Work required → Copy each line of the data beneath in which the word "family" appears.

═════ Exercise data ═════

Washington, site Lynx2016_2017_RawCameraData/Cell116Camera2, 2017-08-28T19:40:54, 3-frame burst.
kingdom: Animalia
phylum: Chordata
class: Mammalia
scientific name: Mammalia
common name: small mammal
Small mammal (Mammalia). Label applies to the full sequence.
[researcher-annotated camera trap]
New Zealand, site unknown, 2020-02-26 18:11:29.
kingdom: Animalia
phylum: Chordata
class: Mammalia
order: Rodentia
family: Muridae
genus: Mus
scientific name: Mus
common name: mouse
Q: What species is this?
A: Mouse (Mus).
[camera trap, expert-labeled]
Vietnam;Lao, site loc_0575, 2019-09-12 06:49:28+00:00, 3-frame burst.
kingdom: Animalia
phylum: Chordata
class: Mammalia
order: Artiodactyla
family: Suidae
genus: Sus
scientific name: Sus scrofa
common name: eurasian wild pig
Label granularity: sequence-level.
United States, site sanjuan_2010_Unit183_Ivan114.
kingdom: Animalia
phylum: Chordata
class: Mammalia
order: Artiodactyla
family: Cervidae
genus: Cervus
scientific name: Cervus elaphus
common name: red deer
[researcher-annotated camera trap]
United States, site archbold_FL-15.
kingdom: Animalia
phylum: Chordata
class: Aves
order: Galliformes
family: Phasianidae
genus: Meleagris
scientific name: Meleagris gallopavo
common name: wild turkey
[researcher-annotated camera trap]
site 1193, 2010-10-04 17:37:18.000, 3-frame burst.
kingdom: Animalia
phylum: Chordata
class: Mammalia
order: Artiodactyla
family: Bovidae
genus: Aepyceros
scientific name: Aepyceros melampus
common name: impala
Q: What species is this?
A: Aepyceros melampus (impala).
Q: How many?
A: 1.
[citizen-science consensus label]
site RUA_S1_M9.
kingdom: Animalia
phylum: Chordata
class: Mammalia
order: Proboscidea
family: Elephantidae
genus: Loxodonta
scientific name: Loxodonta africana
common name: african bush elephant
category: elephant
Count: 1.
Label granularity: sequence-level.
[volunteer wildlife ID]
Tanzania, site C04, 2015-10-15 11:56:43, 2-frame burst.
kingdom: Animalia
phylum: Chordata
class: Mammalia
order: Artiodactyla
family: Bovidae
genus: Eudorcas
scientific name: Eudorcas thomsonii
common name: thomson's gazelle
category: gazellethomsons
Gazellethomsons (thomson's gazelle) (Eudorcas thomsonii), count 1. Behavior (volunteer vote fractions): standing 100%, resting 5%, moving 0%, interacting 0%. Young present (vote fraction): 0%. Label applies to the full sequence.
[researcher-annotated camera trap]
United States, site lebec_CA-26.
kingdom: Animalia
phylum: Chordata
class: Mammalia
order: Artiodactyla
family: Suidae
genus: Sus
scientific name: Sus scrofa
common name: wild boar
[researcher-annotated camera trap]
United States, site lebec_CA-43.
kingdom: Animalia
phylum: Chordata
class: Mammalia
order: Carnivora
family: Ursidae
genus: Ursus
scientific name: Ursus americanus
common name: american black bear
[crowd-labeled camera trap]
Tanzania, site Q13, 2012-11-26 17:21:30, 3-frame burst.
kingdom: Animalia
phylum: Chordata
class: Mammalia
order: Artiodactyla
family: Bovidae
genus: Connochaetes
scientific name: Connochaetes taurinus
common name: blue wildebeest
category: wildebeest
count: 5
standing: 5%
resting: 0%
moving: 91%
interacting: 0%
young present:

═════

Answer section →
family: Muridae
family: Suidae
family: Cervidae
family: Phasianidae
family: Bovidae
family: Elephantidae
family: Bovidae
family: Suidae
family: Ursidae
family: Bovidae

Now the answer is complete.